DOCUMENT SEGMENT:
========================================

I hope you can see just how hard this could be for a LR or GLR parser to handle. It’s worse than you think too - those [link] blocks are only valid depending on special rules regarding their contents - if it turns out to be invalid, it’s just normal text. Oh and, if you hadn’t noticed - the name of a [[block]] block determines if it has an ending node or not. I cannot describe to you how much I hate this.

Also sometimes the blocks can have nested content in their start nodes. Like, I mean content, like markup. Just in there. You have to nest the entire language for it to work.

So, I’m making an extremely flexible regex-based parsing system that is similar to Textmate, except not awful. Always multi-line, separated tokenizer and parser states/stacks (parser lazily completes nesting nodes), supports lookahead and lookbehind, allows for optimized codepoint matching (if a regex is not needed), supports actual context tracking rather than string madness, etc. All incremental! Here is a small sample of a grammar definition (the syntax can get a lot crazier than this):

The weird @BR node types are a special, shorthand type for quickly referencing pre-made delimiter pairs.

I don’t actually know what this system can’t parse. It wasn’t in the previous images, but the grammar can even support conditional logic and inline functions as rules.

I’ve put in a lot of work to make this fast. I was always concerned about performance, especially considering the complexity, and my hope was that I could somehow use a web worker if everything went to crap. So far, I haven’t needed that escape hatch.

EDIT: Just to show what the resultant tree looks like, considering the input grammar:

Bracket pairs automatically have their openedBy and closedBy props set.

marijn · April 2, 2021, 11:49am

Okay, seems you’re going in a whole bunch of directions. Parsing a language like that with an LR parser is, indeed, probably hopeless. See also the entirely custom parser I wrote for Markdown. I’m not too optimistic about the ‘run a non-incremental parser on each change’ approach—that gets hard to scale as the document gets big. So again, I’m willing to provide a stripped-down base Language class that makes client code responsible for all aspects of parse scheduling, if you want to try going that way.

========================================

PROVIDED INFORMATION:
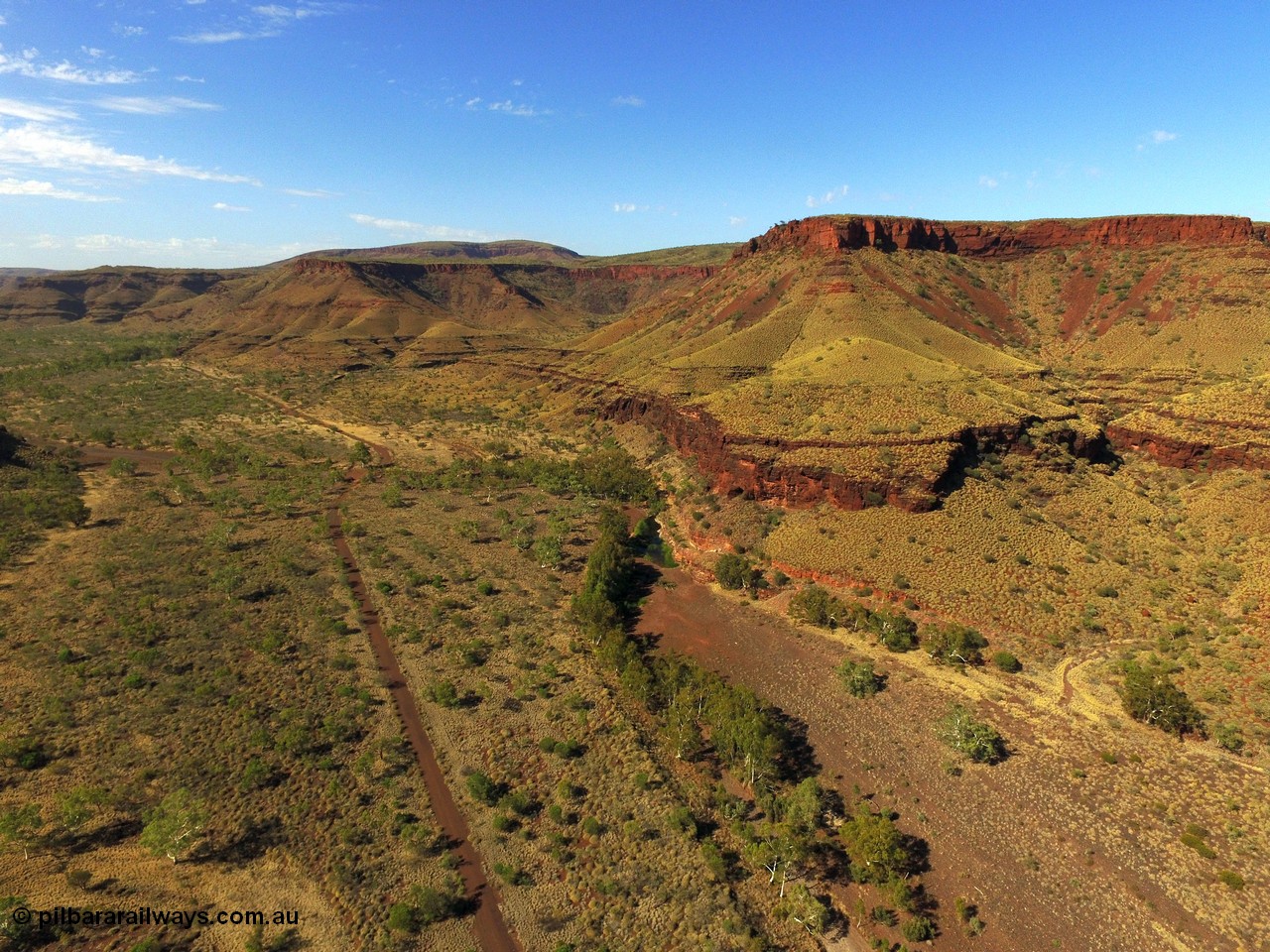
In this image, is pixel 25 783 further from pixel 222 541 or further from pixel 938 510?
pixel 938 510

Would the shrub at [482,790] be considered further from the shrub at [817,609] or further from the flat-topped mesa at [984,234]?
the flat-topped mesa at [984,234]

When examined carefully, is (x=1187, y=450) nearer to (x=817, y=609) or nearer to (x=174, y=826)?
(x=817, y=609)

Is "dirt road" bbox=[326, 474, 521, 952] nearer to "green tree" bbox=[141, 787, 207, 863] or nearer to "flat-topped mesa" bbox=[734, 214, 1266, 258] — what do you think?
"green tree" bbox=[141, 787, 207, 863]

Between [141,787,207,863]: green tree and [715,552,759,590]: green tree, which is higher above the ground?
[715,552,759,590]: green tree

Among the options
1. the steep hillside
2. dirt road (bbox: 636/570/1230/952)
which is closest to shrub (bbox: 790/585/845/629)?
dirt road (bbox: 636/570/1230/952)

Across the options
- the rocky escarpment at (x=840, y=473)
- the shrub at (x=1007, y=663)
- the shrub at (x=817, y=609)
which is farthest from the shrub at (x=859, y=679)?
the rocky escarpment at (x=840, y=473)

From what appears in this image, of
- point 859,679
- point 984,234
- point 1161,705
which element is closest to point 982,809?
point 859,679
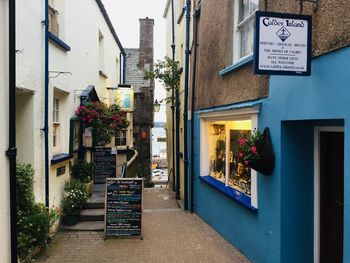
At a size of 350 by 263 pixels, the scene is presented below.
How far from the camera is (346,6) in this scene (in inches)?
137

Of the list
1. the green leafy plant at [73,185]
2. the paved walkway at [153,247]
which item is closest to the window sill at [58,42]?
the green leafy plant at [73,185]

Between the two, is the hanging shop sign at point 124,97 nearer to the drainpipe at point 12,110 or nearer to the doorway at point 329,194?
the drainpipe at point 12,110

========================================

WHAT YOU WILL DO:
1 – In the parsing thread, what determines whether a [[block]] block has an ending node?
2 – Do the following statements agree with the parsing thread? For each, answer yes or no and quote the deciding words of the thread.
(a) The regex-based parsing system is always multi-line.
(b) The author has had to fall back on a web worker to keep performance acceptable.
(c) The reply is optimistic about running a non-incremental parser on each change.
3 – Resume the parsing thread from where it stops.
You won't need the listing.

EXPECTED OUTPUTS:
1 – The block's name determines whether it has an ending node.

2 –
(a) Yes: "Always multi-line"
(b) No: "So far, I haven’t needed that escape hatch."
(c) No: "I’m not too optimistic about the ‘run a non-incremental parser on each change’ approach"

3 –
Monkatraz · April 2, 2021, 11:58am

I do want to make clear that the current interface made available to parsers is pretty damn flexible as it is. It’s just the one constraint of it being entirely sync that limits some options. I really enjoy how CodeMirror just kinda handles a lot of chores without me having to do anything.

Regardless, if an alternative scheduler could be provided, what constraints would that be under? Like, could I make it async? Would this be really bad for extensions that expect a tree immediately? Does it matter that they expect a tree immediately, if the scheduler causes an update event for them anyways when it eventually completes?

My hesitation is that I’d only be okay supporting wacky DIY parse scheduling if it isn’t going to be breaking extensions. I expect a lot of really cool extensions to be made for CM6 and I don’t want to introduce “compatibility” issues.

marijn · April 2, 2021, 12:36pm

I don’t know. It’d have to implement the Language interface somehow, but I haven’t thought about what that would look like with asynchronous parsing.

joshua211 · July 8, 2024, 9:24am

Are there any updates on this?

I have a usecase for async parsing like this. In my case, parsing happens in another process and i have to make an async call to get the result.